When Edie first arrives at 73 Dove Street clutching her battered cardboard suitcase, it is very clear to us that she is running from something and someone, and that she needs a place to stay so she can disappear for a while. As Edie’s dual narrative unfurls, we see how Edie’s relationship with her husband Frank goes from a seemingly loving one to a world where Frank controls every aspect of her life, and starts to physically and emotionally abuse her.

As Phyllis, the landlady of 73 Dove Street is dealing with her own marital breakdown after her husband Terry cheated on her with one of the tenants, letting Edie have the attic room works for her, and Edie’s appearance is a timely solution to her need for a new lodger.

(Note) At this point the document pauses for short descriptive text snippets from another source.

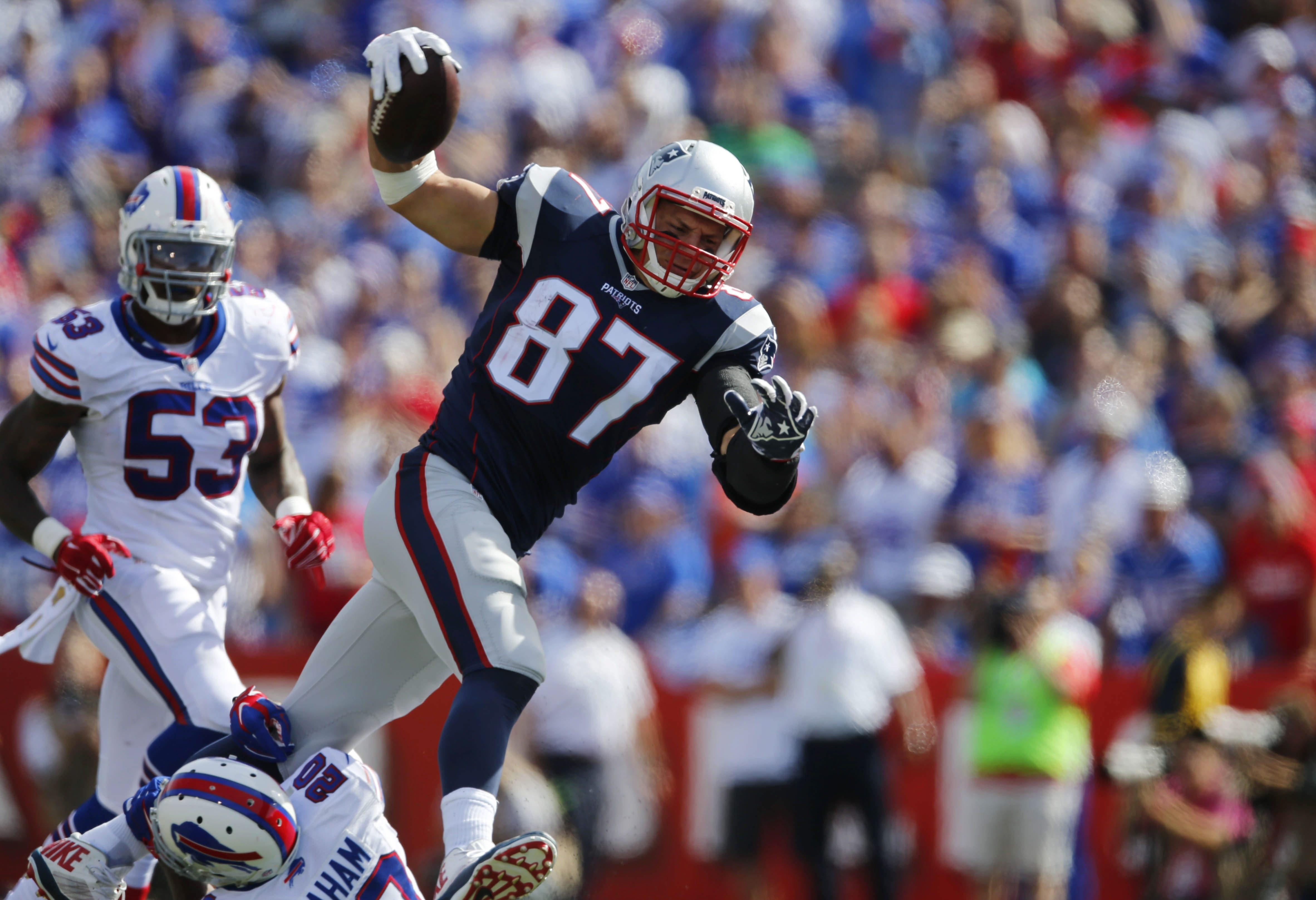 Patriots tight end Rob Gronkowski tramples Bills safety Corey Graham during the third quarter.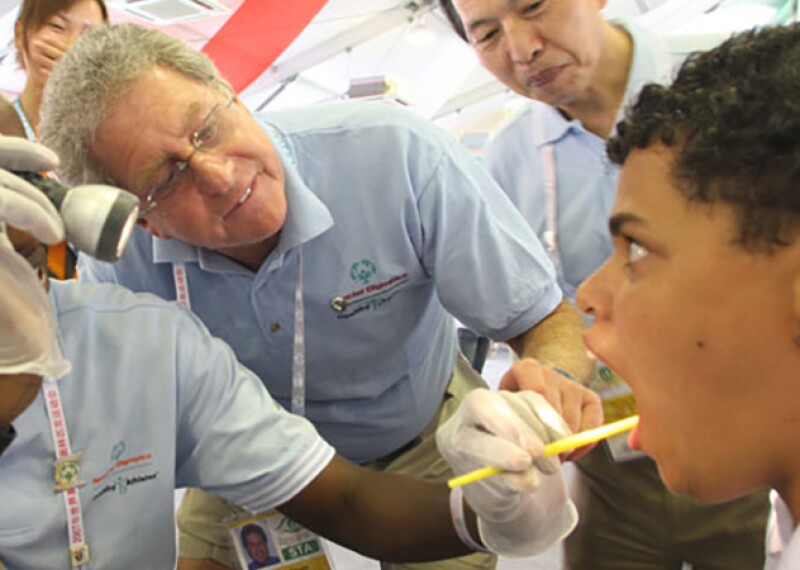A volunteer giving an athlete and oral exam while Dr. Perlman looks on.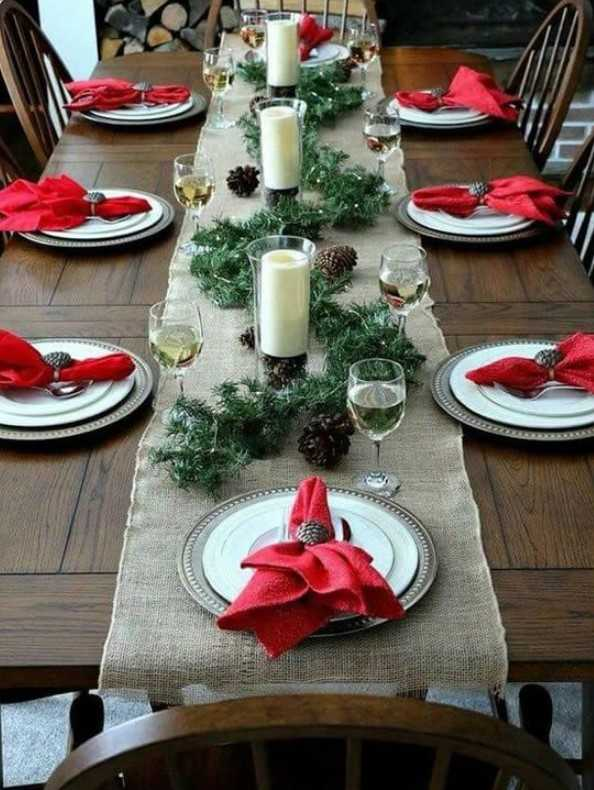 Bright Winter Tablescape With A Burlap Runner, Red Napkins, A Pinecone And Evergreen Runner Plus Candle
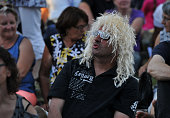 A fan is pictured before the concert of the french singer Michel Polnareff during the 23th edition of the Cognac Blues Passion festival in Cognac on...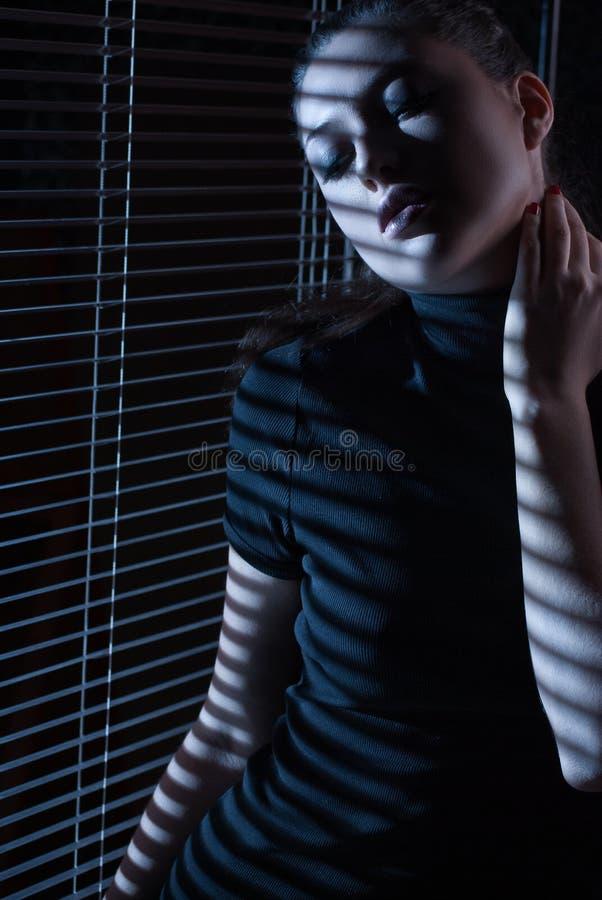 Sexy vrouw die door venster met jaloezie kijken stock fotografie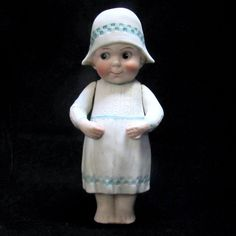 5 1/4 in. Antique German Googly Eye All Bisque Doll with Molded Hat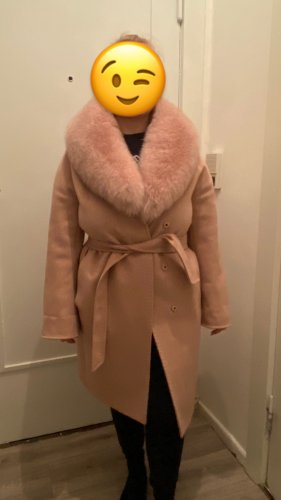 Manteau de fourrure or rose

Phyllis is aware of how she is getting older, and becoming invisible to the world, and as her world slowly unravels, we start to understand how the devastating events of the past have shaped her world and her place in it.

Tommie who lives there already seems to be confident and assured – working for Mrs Vee in her huge Bayswater House by day, and at night living life to the fullest. Yet we also see how Tommie is attracted to a man who simply sees her as a commodity to be picked up and put down as he wants – and she can’t see how he will never want anything more from her.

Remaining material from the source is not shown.